Lalu, terkait cuitannya dalam media sosial Twitter yang menulis “85% kader PKI di PDIP” diakui Ahmad Michdan bahwa Alfian berbicara berdasarkan data lapangan.

“Selama ini kan beliau juga menjadi dosen tidak hanya di Universitas, tapi juga dipanggil di kesatuan-kesatuan TNI kemudian di Polri tapi saya nggak ingat, yang jelas bahwa beliau banyak memberikan pengajaran-pengajaran yang berkaitan dengan PKI di institusi militer,” ungkap Ahmad MIchdan saat ditemui di pengadilan Negeri Jakpus, usai persidangan perdana, Rabu (27/12/2017).

Menurut Michdan, segenap usaha dan upaya Alfian Tanjung yang berupaya menjelaskan hakikat kebangkitan komunis haruslah dikaji serius dan diapresiasi oleh pemerintah.
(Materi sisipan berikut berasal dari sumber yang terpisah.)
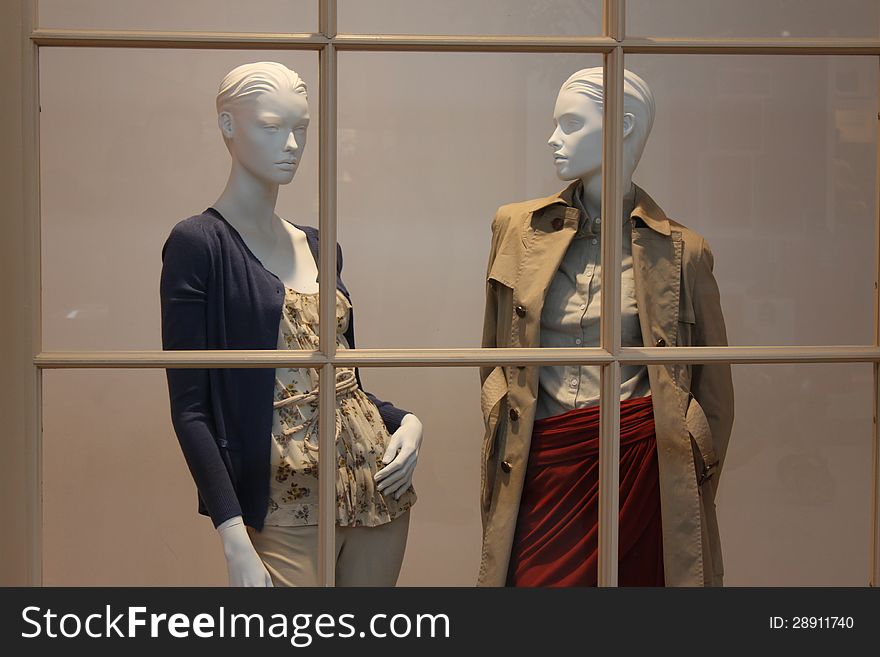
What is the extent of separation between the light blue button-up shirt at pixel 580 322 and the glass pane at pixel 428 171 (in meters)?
0.11

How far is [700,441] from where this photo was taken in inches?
56.2

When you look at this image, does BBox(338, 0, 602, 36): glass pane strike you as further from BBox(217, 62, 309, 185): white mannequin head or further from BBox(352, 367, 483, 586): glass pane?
BBox(352, 367, 483, 586): glass pane

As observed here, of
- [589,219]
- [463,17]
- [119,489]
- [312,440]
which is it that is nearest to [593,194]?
[589,219]

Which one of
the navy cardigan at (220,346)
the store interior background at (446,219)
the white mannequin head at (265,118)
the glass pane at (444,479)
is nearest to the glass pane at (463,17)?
the store interior background at (446,219)

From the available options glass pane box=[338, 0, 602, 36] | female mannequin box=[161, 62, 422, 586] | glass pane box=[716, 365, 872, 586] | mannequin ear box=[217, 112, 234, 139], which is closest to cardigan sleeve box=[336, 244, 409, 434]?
female mannequin box=[161, 62, 422, 586]

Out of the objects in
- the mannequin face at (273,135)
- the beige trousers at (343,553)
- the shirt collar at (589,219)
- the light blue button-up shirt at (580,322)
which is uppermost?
the mannequin face at (273,135)

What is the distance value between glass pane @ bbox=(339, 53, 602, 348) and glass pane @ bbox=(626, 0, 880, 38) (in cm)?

“Kita pernah menghadirkan dua tokoh dari TNI pada persidangan di Surabaya, Pak Sarwan Hamid dan Kivlan Zen, dia memberikan pendapat bahwa orang-orang seperti Alfian ini tidak layak untuk dijadikan terdakwa bahkan beliau Harusnya menjadi orang yang diberikan piagam penghargaan terhadap sikap beliau karena kepedulian terhadap NKRI ini dari PKI yang dikhawatirkan akan kembali lagi,” ungkapnya.

Sebagaimana diketahui, ketua Taruna Muslim, Ustadz Alfian Tanjung terkena dua kasus. Ia terjerat kasus ujaran kebencian saat berceramah di Masjid Mujahidin Surabaya dan telah divonis 2 tahun oleh Majelis Hakim, namun ia mengajukan banding. Saat ini, Alfian menjalani persidangan terkait cuitannya di Twitter terkait Partai PDI Perjuangan.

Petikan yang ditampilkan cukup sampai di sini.